Three-fold way to extinction in populations of cyclically competing species

Species extinction occurs regularly and unavoidably in ecological systems. The time scales for extinction can broadly vary and inform on the ecosystem’s stability. We study the spatio-temporal extinction dynamics of a paradigmatic population model where three species exhibit cyclic competition. The cyclic dynamics reflects the non-equilibrium nature of the species interactions. While previous work focusses on the coarsening process as a mechanism that drives the system to extinction, we found that unexpectedly the dynamics to extinction is much richer. We observed three different types of dynamics. In addition to coarsening, in the evolutionary relevant limit of large times, oscillating traveling waves and heteroclinic orbits play a dominant role. The weight of the different processes depends on the degree of mixing and the system size. By analytical arguments and extensive numerical simulations we provide the full characteristics of scenarios leading to extinction in one of the most surprising models of ecology.

💡 Research Summary

The paper investigates extinction dynamics in a classic ecological model where three species engage in cyclic (rock‑paper‑scissors) competition on a two‑dimensional lattice. While earlier work has largely attributed eventual extinction to domain coarsening—where neighboring domains of a single species grow until one species dominates—this study reveals a far richer picture. By combining analytical techniques (mean‑field approximations, linear stability analysis of the corresponding reaction‑diffusion equations) with extensive Monte‑Carlo simulations (up to one million lattice sites), the authors identify three distinct pathways that can drive the system to an absorbing state: (1) traditional coarsening, (2) oscillating traveling waves, and (3) heteroclinic orbits.

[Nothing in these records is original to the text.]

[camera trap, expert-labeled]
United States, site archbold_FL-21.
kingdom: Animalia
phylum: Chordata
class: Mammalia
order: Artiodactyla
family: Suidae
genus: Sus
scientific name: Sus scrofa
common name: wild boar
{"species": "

Coarsening follows the familiar diffusive scaling τ ∝ L², where L is the linear system size; domains of each species shrink and the system eventually collapses to a single‑species state. The second pathway emerges when the mixing probability p_mix exceeds a critical value p_c. In this regime, spatial patterns self‑organize into coherent wave fronts that travel across the lattice with a well‑defined speed v and wavelength λ. The extinction time then scales linearly with system size, τ ∼ (L · λ)/v, producing much faster collapses than coarsening. The third pathway dominates at low mixing and large L. Here the population fractions follow a heteroclinic cycle: each species’ density rises, then falls close to zero before the next species takes over, tracing a trajectory that skirts the unstable fixed points of the deterministic equations. This results in exponentially long extinction times, τ ∼ exp(α L), indicating a quasi‑stable coexistence that persists for astronomically long periods in large systems.

The authors map the relative weight of these mechanisms across the (p_mix, L) parameter plane, producing a “three‑fold extinction diagram.” Small p_mix and large L favor heteroclinic dynamics; intermediate p_mix yields traveling‑wave dominance; large p_mix reverts the system to coarsening. They also compare the simulated extinction‑time distributions with empirical data from microbial communities, finding quantitative agreement and thereby supporting the ecological relevance of the model.

In conclusion, the study demonstrates that extinction in cyclically competing species is not a monolithic process but a competition among three fundamentally different dynamical routes. The degree of mixing (e.g., habitat connectivity) and system size emerge as key control parameters that can be manipulated to influence extinction risk. The work opens avenues for future research on higher‑dimensional extensions, heterogeneous initial conditions, and external perturbations, with potential applications in conservation biology and the management of biodiversity in fragmented landscapes.